Private Banks

DBS remains Singapore’s most valuable brand

Singapore brands ranked within the world’s 500 most valuable brands are shining through the overcast of the global tech downturn and posted double-digit percentage growth in their brand values, according to leading brand valuation consultancy Brand Finance’s Global 500 2023 report. The report will be launched today in Davos during the World Economic Forum.

DBS (brand value up 21% to US$10.5 billion) led the pack and remained Singapore’s most valuable brand, followed by UOB (brand value up 13% to US$5.5 billion) and OCBC (brand value up 13% to US$5.4 billion). All three brands improved their positions within the rankings while also maintaining 2022’s brand strength ratings – with an AAA rating for DBS and AAA-ratings for UOB and OCBC.
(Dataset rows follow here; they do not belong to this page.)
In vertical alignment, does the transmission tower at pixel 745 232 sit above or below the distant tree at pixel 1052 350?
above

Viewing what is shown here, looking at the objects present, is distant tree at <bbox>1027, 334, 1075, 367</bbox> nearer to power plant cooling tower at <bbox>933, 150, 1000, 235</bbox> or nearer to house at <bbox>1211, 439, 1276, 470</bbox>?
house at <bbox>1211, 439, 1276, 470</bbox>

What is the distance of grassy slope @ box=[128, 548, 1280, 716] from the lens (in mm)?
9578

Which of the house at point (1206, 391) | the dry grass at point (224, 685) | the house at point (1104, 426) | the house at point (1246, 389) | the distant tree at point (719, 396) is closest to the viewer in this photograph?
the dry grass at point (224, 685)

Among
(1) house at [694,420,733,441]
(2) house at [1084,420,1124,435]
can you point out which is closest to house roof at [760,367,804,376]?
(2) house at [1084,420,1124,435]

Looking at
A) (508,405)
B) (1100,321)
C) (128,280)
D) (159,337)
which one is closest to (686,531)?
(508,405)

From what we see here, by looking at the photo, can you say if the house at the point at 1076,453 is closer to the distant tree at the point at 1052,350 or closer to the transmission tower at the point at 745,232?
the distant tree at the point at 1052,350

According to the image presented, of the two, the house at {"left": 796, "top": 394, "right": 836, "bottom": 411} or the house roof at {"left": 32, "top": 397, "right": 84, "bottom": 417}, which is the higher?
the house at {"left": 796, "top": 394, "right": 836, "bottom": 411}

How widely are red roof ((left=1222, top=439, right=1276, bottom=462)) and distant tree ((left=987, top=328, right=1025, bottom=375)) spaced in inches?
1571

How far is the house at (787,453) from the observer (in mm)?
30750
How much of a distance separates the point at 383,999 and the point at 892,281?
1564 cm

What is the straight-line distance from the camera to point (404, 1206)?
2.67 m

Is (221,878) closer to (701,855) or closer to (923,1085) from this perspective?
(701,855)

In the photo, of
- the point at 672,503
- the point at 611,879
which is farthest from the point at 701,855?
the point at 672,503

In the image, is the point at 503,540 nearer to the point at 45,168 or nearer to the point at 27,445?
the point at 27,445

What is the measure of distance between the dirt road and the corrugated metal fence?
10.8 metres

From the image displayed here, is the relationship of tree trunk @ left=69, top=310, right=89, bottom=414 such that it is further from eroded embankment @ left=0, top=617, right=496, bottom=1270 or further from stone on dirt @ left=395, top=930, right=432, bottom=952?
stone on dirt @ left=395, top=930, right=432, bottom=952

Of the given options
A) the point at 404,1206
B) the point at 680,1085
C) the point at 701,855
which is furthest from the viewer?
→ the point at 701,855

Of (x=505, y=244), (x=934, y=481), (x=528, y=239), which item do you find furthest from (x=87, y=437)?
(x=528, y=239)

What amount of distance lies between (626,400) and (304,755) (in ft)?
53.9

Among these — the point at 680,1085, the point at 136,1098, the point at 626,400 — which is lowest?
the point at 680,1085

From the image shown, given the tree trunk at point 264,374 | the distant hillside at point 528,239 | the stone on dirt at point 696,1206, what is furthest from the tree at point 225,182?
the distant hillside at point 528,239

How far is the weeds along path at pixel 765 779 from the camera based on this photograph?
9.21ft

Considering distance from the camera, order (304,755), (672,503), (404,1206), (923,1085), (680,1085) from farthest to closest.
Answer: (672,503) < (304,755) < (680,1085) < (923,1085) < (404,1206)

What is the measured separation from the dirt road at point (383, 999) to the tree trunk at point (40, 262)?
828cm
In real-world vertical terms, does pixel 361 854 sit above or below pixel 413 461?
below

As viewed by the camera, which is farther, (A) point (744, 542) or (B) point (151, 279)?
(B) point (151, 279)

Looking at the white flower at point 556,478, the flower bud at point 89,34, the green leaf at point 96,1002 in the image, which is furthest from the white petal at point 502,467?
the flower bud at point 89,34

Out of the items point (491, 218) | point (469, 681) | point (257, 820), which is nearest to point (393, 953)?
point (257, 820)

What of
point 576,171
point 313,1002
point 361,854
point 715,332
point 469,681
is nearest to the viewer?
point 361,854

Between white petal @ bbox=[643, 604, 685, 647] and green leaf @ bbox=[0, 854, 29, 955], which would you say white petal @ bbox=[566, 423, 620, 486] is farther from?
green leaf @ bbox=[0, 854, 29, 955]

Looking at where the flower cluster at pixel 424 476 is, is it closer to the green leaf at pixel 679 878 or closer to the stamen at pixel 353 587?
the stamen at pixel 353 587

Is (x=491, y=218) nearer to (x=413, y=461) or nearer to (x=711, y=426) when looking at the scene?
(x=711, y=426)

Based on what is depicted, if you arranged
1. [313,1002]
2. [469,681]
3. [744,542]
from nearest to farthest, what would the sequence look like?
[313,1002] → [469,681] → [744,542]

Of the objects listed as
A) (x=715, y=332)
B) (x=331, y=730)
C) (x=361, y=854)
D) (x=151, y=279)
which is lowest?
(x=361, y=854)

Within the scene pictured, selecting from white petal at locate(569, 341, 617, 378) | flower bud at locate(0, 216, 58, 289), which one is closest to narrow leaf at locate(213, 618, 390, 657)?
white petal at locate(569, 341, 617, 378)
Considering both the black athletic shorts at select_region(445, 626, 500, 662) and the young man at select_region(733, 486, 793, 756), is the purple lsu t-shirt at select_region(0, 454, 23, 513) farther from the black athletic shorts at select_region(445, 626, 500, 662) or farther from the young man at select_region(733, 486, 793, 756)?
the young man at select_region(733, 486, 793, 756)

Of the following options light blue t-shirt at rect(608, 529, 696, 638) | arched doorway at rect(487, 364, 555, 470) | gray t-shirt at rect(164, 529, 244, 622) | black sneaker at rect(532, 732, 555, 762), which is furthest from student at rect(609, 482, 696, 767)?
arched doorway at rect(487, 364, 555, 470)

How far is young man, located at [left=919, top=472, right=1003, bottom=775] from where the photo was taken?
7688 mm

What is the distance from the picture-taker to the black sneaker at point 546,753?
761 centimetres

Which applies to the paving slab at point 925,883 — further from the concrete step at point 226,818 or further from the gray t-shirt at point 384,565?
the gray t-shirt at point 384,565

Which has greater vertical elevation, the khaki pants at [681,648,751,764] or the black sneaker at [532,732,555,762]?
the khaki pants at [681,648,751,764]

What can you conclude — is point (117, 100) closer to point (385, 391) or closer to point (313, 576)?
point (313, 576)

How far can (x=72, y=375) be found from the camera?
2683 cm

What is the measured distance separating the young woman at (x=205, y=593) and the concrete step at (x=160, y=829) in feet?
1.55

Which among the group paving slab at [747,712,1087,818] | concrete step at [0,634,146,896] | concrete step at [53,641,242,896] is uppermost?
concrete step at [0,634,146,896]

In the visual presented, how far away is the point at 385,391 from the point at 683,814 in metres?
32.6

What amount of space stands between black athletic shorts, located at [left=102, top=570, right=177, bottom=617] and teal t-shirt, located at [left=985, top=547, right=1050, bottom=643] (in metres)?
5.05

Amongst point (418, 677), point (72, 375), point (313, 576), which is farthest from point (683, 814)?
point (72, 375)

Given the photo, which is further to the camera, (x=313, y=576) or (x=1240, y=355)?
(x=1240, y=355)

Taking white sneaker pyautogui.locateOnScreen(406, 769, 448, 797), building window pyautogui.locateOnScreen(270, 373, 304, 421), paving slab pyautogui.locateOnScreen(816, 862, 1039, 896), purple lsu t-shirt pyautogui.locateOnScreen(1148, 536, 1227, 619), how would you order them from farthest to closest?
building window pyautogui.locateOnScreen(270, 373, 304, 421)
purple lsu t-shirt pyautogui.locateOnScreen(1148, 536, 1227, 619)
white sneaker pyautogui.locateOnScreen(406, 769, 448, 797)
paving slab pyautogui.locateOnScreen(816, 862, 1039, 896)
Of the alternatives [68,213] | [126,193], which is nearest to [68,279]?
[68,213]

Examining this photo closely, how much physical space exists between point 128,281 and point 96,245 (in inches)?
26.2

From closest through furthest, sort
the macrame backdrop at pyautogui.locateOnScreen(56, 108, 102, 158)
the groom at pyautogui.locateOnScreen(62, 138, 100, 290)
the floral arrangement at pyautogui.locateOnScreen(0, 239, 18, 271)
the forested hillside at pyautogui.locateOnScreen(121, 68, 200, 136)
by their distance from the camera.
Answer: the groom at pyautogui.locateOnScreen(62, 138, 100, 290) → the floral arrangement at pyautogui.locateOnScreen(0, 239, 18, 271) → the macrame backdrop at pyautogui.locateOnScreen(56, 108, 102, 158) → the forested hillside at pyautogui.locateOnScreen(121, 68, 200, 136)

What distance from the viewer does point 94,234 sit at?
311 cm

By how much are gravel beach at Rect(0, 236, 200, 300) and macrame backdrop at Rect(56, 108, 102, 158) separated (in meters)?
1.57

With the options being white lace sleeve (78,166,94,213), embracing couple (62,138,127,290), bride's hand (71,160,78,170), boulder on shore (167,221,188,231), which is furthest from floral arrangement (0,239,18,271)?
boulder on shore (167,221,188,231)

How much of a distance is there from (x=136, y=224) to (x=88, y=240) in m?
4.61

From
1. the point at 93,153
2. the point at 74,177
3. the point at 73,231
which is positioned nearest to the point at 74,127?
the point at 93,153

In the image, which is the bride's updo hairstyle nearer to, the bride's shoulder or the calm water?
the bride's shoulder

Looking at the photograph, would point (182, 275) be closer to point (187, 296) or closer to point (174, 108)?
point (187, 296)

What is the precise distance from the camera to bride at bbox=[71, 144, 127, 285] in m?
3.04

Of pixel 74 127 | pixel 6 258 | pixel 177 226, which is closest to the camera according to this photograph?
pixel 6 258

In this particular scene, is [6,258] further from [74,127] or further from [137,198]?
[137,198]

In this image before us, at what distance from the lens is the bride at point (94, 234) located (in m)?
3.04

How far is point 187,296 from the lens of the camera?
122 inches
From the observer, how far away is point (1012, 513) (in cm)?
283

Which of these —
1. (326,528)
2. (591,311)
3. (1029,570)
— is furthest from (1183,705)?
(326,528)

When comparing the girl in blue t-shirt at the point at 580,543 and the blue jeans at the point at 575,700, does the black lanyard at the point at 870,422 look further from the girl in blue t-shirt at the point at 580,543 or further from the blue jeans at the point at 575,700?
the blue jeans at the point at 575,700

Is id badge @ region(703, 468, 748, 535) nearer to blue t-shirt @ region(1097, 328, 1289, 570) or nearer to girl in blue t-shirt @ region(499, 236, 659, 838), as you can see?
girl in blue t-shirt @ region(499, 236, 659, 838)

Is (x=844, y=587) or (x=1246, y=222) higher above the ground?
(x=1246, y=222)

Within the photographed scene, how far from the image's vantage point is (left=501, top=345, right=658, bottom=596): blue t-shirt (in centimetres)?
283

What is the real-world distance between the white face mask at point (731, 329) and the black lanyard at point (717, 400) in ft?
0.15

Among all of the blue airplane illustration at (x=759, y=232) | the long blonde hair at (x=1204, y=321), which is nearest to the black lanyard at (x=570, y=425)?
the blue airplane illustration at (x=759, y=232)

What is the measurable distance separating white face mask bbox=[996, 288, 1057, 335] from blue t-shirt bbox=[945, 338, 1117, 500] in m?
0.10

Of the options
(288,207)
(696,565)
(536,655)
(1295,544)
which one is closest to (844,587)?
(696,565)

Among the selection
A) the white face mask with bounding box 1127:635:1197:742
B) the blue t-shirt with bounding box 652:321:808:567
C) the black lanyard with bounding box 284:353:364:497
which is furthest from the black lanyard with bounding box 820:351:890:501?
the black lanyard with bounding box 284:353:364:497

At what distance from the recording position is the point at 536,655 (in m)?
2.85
Brand Finance’s research showed that stronger revenues were main reasons for brand value growth of all three brands. Important contributors to stronger revenues included acquisitions such as DBS’ acquisition of Lakshmi Vilas Bank and investment in Shenzhen Rural Commercial Bank, and UOB's acquisition of Citigroup's retail-banking business in Malaysia, Thailand, Indonesia and Vietnam. In addition, the region's economic recovery alongside a more aggressive pace of rate tightening by the US Federal Reserve could continue to boost profits.

 

Karen NGUI, Head of Group Strategic Marketing & Communications, DBS Bank said: “At DBS, all that we do as a bank has always been defined by our strong sense of purpose. In these volatile times, strong brands are quick to adapt to fast-changing stakeholder needs and we demonstrate our purpose as a bank by standing by our customers through market cycles. We have been proactively disrupting ourselves with a singular goal in mind: to integrate banking seamlessly into everyday life. A strong brand has a clear brand promise, ie. one that stands for something, and we will continue building a forward-looking brand with conscience, by putting our thoughts into action to create lasting impact.”